___ DATA PROVIDED ___

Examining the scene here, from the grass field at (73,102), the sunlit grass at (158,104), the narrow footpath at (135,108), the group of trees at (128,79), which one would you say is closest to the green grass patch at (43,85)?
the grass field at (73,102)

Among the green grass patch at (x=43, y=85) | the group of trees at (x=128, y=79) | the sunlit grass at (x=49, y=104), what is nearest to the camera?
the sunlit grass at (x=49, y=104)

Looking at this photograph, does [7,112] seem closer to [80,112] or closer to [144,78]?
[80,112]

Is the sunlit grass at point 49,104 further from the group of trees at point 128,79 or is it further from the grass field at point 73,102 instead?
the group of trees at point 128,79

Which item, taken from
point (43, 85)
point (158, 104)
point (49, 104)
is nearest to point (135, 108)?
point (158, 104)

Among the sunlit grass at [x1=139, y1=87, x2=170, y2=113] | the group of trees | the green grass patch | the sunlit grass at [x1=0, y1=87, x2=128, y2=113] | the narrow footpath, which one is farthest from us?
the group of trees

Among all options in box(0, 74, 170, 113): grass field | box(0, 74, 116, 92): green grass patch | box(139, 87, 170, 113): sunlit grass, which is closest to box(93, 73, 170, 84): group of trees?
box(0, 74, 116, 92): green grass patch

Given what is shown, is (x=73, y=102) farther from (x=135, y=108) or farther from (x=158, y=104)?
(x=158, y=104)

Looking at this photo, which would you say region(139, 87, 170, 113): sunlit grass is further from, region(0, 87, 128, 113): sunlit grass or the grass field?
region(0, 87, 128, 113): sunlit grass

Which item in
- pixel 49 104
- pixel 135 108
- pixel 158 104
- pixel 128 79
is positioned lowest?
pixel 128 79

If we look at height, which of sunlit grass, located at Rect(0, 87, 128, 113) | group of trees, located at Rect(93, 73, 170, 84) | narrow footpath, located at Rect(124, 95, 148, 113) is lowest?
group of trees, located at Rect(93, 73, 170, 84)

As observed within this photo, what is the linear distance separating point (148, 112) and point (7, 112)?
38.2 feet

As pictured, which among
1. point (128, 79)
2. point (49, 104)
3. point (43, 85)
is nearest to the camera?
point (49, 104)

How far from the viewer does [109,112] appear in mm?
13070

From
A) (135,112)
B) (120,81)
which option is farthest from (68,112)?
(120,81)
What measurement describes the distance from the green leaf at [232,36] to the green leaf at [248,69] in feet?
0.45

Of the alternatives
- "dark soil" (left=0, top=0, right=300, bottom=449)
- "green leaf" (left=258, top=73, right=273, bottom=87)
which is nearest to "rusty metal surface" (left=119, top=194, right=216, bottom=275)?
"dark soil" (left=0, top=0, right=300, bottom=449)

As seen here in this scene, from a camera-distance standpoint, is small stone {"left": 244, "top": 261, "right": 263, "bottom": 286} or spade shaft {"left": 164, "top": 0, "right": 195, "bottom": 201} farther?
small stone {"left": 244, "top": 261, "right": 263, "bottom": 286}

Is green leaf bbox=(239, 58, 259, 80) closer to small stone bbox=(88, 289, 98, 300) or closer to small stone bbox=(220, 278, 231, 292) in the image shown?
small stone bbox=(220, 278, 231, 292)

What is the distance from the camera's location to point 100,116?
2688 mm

___

Can you quote the entire listing above word for word, keeping every line?

● EXPECTED ANSWER
Examining the scene here, from the grass field at (73,102), the sunlit grass at (158,104), the narrow footpath at (135,108), the group of trees at (128,79), which one would you say is closest to the green grass patch at (43,85)?
the grass field at (73,102)

Among the green grass patch at (x=43, y=85) | the group of trees at (x=128, y=79) | the sunlit grass at (x=49, y=104), what is nearest to the camera?
the sunlit grass at (x=49, y=104)

Looking at this photograph, does [7,112] seem closer to [80,112] or closer to [144,78]?
[80,112]

Is the sunlit grass at point 49,104 further from the group of trees at point 128,79 or is it further from the grass field at point 73,102 instead?
the group of trees at point 128,79

Which item, taken from
point (43, 85)
point (158, 104)
point (49, 104)
is nearest to point (135, 108)?
point (158, 104)

Among the sunlit grass at [x1=139, y1=87, x2=170, y2=113] | the group of trees | the green grass patch | the sunlit grass at [x1=0, y1=87, x2=128, y2=113] | the narrow footpath, which one is farthest from us?
the group of trees

Among all options in box(0, 74, 170, 113): grass field | box(0, 74, 116, 92): green grass patch | box(139, 87, 170, 113): sunlit grass, which is closest to box(93, 73, 170, 84): group of trees?
box(0, 74, 116, 92): green grass patch

Given what is shown, is (x=73, y=102) farther from (x=135, y=108) or farther from (x=158, y=104)?
(x=158, y=104)

Looking at this photo, which would you say region(139, 87, 170, 113): sunlit grass is further from, region(0, 87, 128, 113): sunlit grass or the grass field?
region(0, 87, 128, 113): sunlit grass

Which item in
- pixel 49 104
- pixel 135 108
- pixel 158 104
- pixel 128 79
is positioned lowest?
pixel 128 79

If we look at height, which of sunlit grass, located at Rect(0, 87, 128, 113) | group of trees, located at Rect(93, 73, 170, 84) | narrow footpath, located at Rect(124, 95, 148, 113) is lowest?
group of trees, located at Rect(93, 73, 170, 84)

As observed within this photo, what is the linear distance separating point (148, 112) and point (7, 112)?
38.2 feet

As pictured, which among
1. point (128, 79)
2. point (49, 104)
3. point (43, 85)
is nearest to the camera?
point (49, 104)

How far from the viewer does [109,112] appear in mm?
13070

From
A) (135,112)
B) (120,81)
which option is farthest from (68,112)?
(120,81)
What measurement describes the distance from the green leaf at [232,36] to the green leaf at [248,69] in feet?
0.45

Of the alternatives
- "dark soil" (left=0, top=0, right=300, bottom=449)
- "green leaf" (left=258, top=73, right=273, bottom=87)
which is nearest to "rusty metal surface" (left=119, top=194, right=216, bottom=275)?
"dark soil" (left=0, top=0, right=300, bottom=449)

As seen here in this scene, from a camera-distance standpoint, is small stone {"left": 244, "top": 261, "right": 263, "bottom": 286} or spade shaft {"left": 164, "top": 0, "right": 195, "bottom": 201} farther?
small stone {"left": 244, "top": 261, "right": 263, "bottom": 286}

Is green leaf bbox=(239, 58, 259, 80) closer to small stone bbox=(88, 289, 98, 300) or closer to small stone bbox=(220, 278, 231, 292) in the image shown?
small stone bbox=(220, 278, 231, 292)

What is the distance from the camera's location to point 100,116?
2688 mm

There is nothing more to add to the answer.